Echo each of the lines below back word for word.

(Records of spatial reasoning questions)
* * *
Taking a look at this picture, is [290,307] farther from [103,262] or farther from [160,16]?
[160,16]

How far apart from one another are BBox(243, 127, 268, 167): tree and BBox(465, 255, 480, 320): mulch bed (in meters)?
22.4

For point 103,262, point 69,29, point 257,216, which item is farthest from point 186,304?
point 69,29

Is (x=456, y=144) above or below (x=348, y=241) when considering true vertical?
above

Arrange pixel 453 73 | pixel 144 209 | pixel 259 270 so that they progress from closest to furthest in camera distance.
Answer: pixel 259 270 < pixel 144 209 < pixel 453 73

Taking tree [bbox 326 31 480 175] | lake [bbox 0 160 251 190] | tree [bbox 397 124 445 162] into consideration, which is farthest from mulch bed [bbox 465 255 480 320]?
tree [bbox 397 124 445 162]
* * *
Full answer —
Taking a look at this picture, is [290,307] farther from [103,262] or farther from [160,16]?
[160,16]

How far apart from one another are BBox(243, 127, 268, 167): tree and BBox(465, 255, 480, 320): mulch bed (in meters)?
22.4

For point 103,262, point 69,29, point 257,216, which item is farthest from point 186,304?
point 69,29

Is (x=456, y=144) above or below (x=348, y=241) when considering true vertical?
above

Arrange pixel 453 73 | pixel 144 209 | pixel 259 270 so that they progress from closest to furthest in camera distance.
Answer: pixel 259 270 < pixel 144 209 < pixel 453 73

Taking tree [bbox 326 31 480 175] | lake [bbox 0 160 251 190] | tree [bbox 397 124 445 162] into consideration, which is farthest from mulch bed [bbox 465 255 480 320]?
tree [bbox 397 124 445 162]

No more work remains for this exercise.